The problem with this question is that “infinity” is somewhat ill-defined.

In mathematics, “infinite” just means “not finite”. While that sounds like a very obvious and almost meaningless statement, it turns out that in fact we are often interested in distinguishing a large number of infinite objects, and it is possible in many areas for one infinite object to be “bigger” (in some sense) than another infinite object.

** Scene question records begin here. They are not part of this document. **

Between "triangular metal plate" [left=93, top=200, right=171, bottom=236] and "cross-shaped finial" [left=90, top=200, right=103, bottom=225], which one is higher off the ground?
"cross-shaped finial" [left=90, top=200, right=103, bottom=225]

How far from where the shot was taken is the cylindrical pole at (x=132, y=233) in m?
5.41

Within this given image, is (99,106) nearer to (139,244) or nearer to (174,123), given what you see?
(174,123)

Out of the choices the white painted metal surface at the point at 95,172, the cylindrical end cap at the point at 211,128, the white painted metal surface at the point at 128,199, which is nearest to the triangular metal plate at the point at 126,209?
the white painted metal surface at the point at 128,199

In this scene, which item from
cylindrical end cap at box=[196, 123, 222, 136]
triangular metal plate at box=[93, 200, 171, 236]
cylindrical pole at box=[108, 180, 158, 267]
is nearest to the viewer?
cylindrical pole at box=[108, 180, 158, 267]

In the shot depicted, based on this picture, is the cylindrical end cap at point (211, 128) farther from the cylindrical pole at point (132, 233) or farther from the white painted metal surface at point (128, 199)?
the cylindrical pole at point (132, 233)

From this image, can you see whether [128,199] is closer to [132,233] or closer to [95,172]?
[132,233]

But under every definition I can think of, the answer to your question is “no”, even if we use the “smallest infinity” available. Here are two examples that should be relatively understandable even if you don’t have much background in theoretical math:

* Suppose we think of “infinity” as “the size of the set of natural numbers N = {1, 2, …}”. Then your question becomes “is there a set S so that (a) that set is smaller than N and (b) there is no set that is smaller than N but bigger than S”. The answer is no, there isn’t – or rather, the weakest axioms of mathematics don’t allow us to prove the existence or nonexistence of such a set. The stronger versions of the usual axioms allow us to prove that one does not exist.
* Suppose we think of “infinity” as “a single number attached to the real numbers, such that that number is bigger than all real numbers”. Then your question becomes “is there a number *x* such that (a) x < infinity and (b) there is no other number y such that x < y < infinity”. The answer is no. Since infinity is the *only* infinite element in this set, x < infinity implies that x is a finite number, and therefore there is a number (say, x+1) that is still smaller than infinity but also bigger than x.